──────── Material for this task

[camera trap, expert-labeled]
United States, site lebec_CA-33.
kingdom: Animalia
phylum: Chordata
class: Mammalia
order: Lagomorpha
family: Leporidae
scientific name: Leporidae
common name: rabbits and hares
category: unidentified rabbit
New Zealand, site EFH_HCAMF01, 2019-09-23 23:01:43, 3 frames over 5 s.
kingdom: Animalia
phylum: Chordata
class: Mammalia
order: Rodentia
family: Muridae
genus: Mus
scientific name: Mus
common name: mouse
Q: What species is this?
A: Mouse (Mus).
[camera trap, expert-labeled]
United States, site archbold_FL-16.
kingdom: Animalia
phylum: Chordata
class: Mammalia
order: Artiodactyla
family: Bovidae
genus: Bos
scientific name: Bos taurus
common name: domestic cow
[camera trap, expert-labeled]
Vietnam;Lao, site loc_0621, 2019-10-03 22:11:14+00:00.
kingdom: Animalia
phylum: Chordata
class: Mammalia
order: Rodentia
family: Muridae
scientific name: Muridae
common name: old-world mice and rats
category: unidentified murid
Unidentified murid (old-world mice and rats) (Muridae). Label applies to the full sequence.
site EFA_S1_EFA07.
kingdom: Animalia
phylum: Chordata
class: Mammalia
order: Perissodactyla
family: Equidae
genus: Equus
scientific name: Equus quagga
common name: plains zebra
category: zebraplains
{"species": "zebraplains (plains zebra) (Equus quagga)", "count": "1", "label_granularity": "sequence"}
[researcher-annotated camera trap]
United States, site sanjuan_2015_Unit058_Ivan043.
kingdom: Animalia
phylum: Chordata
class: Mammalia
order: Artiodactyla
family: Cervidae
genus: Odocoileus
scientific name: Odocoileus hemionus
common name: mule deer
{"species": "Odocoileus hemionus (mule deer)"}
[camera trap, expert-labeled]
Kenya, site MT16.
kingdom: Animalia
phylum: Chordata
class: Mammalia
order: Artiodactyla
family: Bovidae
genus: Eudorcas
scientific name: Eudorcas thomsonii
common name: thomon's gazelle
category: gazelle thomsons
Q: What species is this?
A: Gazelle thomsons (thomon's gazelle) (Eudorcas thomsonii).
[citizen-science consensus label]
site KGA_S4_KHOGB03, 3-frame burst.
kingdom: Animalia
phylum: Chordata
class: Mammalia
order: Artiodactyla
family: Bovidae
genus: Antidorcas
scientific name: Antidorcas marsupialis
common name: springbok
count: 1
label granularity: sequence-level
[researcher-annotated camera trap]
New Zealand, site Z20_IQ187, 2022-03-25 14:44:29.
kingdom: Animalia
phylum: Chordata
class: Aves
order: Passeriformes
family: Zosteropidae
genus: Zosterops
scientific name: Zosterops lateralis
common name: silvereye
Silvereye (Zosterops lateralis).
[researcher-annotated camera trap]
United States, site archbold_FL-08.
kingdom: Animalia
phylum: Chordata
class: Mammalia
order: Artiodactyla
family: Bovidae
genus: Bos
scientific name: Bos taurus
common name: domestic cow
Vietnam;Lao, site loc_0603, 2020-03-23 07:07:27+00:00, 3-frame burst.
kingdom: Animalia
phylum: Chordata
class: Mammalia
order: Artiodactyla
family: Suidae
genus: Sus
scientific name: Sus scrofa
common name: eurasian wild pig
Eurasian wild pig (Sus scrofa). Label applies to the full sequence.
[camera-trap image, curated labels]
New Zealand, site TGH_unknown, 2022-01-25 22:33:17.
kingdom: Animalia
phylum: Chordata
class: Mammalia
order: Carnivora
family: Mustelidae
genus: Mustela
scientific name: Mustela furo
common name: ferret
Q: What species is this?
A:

────────────────

Work to be completed: Scan the entries above for the word "Vietnam". Report the lines that hold it.

Written solution:
Vietnam;Lao, site loc_0621, 2019-10-03 22:11:14+00:00.
Vietnam;Lao, site loc_0603, 2020-03-23 07:07:27+00:00, 3-frame burst.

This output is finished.